The man I met earlier, David O'Neal (who looked so much older than his girlfriend), plays either the mayor or the banker in these productions. When we started talking about crazy things we did as kids, he told this great story. He and a friend, when in high school, were doing a film for a TV production class. They set up toy Army men in the back yard around the pool and were doing a fake newscast about a war. One of the guys was supposed to light the people on fire. They didn't have much luck, so they poured gasoline all over them. The next attempt worked. Everything went up in flames. But one guy's pants caught on fire. He was hopping around and ended up hitting the gas can, which exploded. They kicked it into the pool, hoping the water would put the fire out. Instead, the entire pool was engulfed in flames. I asked what might have been the stupidest question of the night.

"Were you guys able to put the fire out, or did you have to call the fire department?"
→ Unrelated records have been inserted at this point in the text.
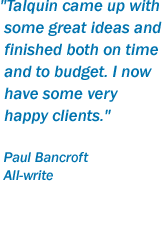 Talquin came up with some great ideas and finished both on time and to budget.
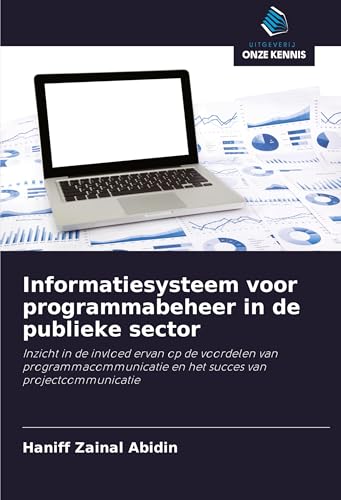 Informatiesysteem voor programmabeheer in de publieke sector: Inzicht in de invloed ervan op de voordelen van programmacommunicatie en het succes van projectcommunicatie von Uitgeverij Onze Kennis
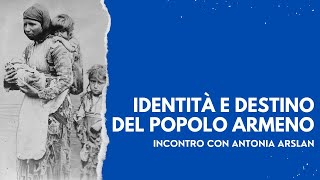 Identità e destino del popolo armeno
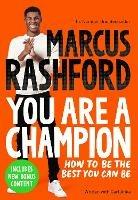 You Are a Champion: How to Be the Best You Can Be - Marcus Rashford - cover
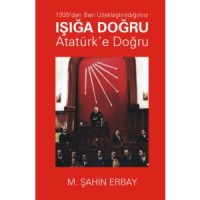 1939`dan Beri Uzaklaştırıldığımız Işığa Doğru Atatürk`e Doğru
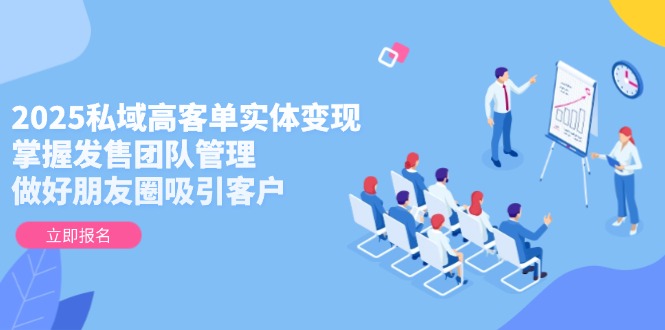 2025私域高客单实体变现，掌握发售团队管理，做好朋友圈吸引客户-创业项目网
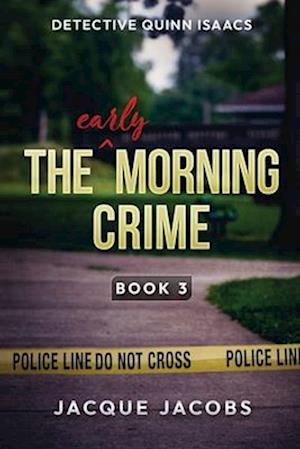 The (Early) Morning Crime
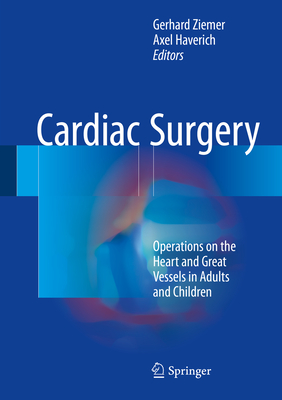 Cardiac Surgery: Operations on the Heart and Great Vessels in Adults and Children - Ziemer, Gerhard (Editor), and Haverich, Axel (Editor)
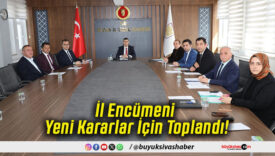 İl Encümeni Yeni Kararlar İçin Toplandı!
There were two girls at this party from Humboldt. The blonde with glasses and stringy hair reminded me of my sister who went to Humboldt State and promptly became a vegetarian, a pot smoker, and a few other things. This blonde was with a cute African-American girl, who seemed shy. But she kept laughing at my stories. So when we were in the kitchen and New Year's arrived...so did my second dumb question of the night: "In which state is it 2005 now?"

All the couples started kissing. This shy woman looked at me, and seizing this opportunity (to be cheesy), I said with a raised eyebrow, "Well, people are supposed to kiss on New Year's."

She again laughed, and my head was spun around by the blonde who'd dated the alleged Russian-mafia guy. She planted a big kiss on my lips. And, if that Russian is reading this, I want him to know...I didn't kiss her back! And it was the black chick I was trying to get a kiss from, not her! Don't hurt me.

Another guy at the party was Scottish. I heard him talking about his clan. I made a joke: When you're at a party in Santee, usually if you hear the word "clan," it's "Klan." Someone said, "This is El Cajon, not Santee."

It was after midnight, and a lot of people started to leave. I sat on the couch talking to a few people. A good-looking Mexican guy asked me why I was taking notes. When I said I write about parties, he said, "I read your stuff in the Reader." He asked me a question about a previous party, and his girlfriend (or wife) said, "This guy reads everything. He's always reading."

They told me a story about being in Balboa Park and walking around holding hands and how they saw men driving around. When they realized the same car had driven by a few times, they realized it was a man cruising for a prostitute. I told them Bruce Springsteen wrote a song called "Balboa Park" about the young boys who work there as prostitutes.

This couple also told me they were going to a party the next day and invited me. I laughed, thinking how some people network at parties. I network by finding out about other parties.